» **Selected passage**:
========================================================================
In addition to race and ethnicity, sex, age, and class are important elements of cultural identity. Geographers study these elements of cultural identity because they help to explain why people sort themselves out in space and move across the landscape in distinctive ways.
The distribution of women does not vary across space like ethnicity and sexual orientation, although some communities such as those with military bases may have a lot more men than women. As discussed in Chapter 2, in some countries, notably the two most populous China and India, the number of female babies is suspiciously much lower than the number of male babies.
Openly lesbian, gay, bisexual, transgender, and queer (or questioning) people may be attracted to some locations that reinforce identity through spatial interaction with other LGBTQ people. Spatial interaction and a supporting environment for cultural identity can take place at many scales: neighborhood, city, state, and country.
Among the 50 largest U.S. cities, the percentage of LGBTQ people varies from 6.2 percent in the San Francisco metropolitan area to 2.6 percent in Birmingham, Alabama. San Francisco, which has a reputation for being an especially hospitable city for LGBTQ people, has neighborhoods such as the Castro that have especially strong LGBTQ identities
Figures are the percentages of people who self-identified as LGBTQ in a 2017 survey conducted by Gallup.
At the scale of the 50 U.S. states, the percentage of people who self-identify as LGBTQ also varies. According to a 2017 Gallup survey, the percentage varies among states from a high of 5.3 percent in Vermont to a low of 2.0 percent in South Dakota. (The District of Columbia has 8.6 percent.) However, the percentage of people who supported same-sex marriage in 2015, a few months before the U.S. Supreme Court legalized it, varied much more widely among states, from a high of 75 percent in New Hampshire to a low of 32 percent in Mississippi.
========================================================================
» **Source material**:

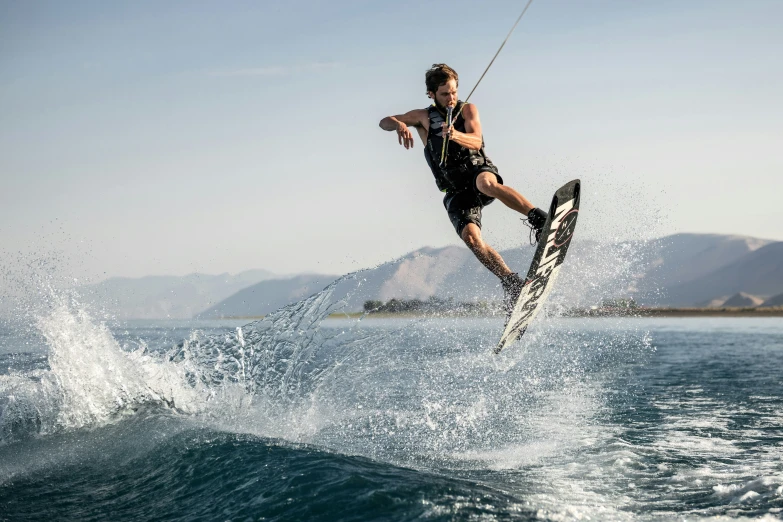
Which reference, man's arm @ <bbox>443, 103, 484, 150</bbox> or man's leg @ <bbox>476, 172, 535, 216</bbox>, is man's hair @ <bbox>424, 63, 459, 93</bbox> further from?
man's leg @ <bbox>476, 172, 535, 216</bbox>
========================================================================
» **Work to do**:
**1.** In the cultural identity passage, which state had the highest share of people self-identifying as LGBTQ in the 2017 Gallup survey?
**2.** Please update the cultural identity passage from "In addition to" up to and including "of male babies.", with "elements" replaced by "aspects".
Use only the cultural identity passage, not the data.

» **Solutions**:
**1.** Vermont, at 5.3 percent.

**2.**
In addition to race and ethnicity, sex, age, and class are important aspects of cultural identity. Geographers study these aspects of cultural identity because they help to explain why people sort themselves out in space and move across the landscape in distinctive ways.
The distribution of women does not vary across space like ethnicity and sexual orientation, although some communities such as those with military bases may have a lot more men than women. As discussed in Chapter 2, in some countries, notably the two most populous China and India, the number of female babies is suspiciously much lower than the number of male babies.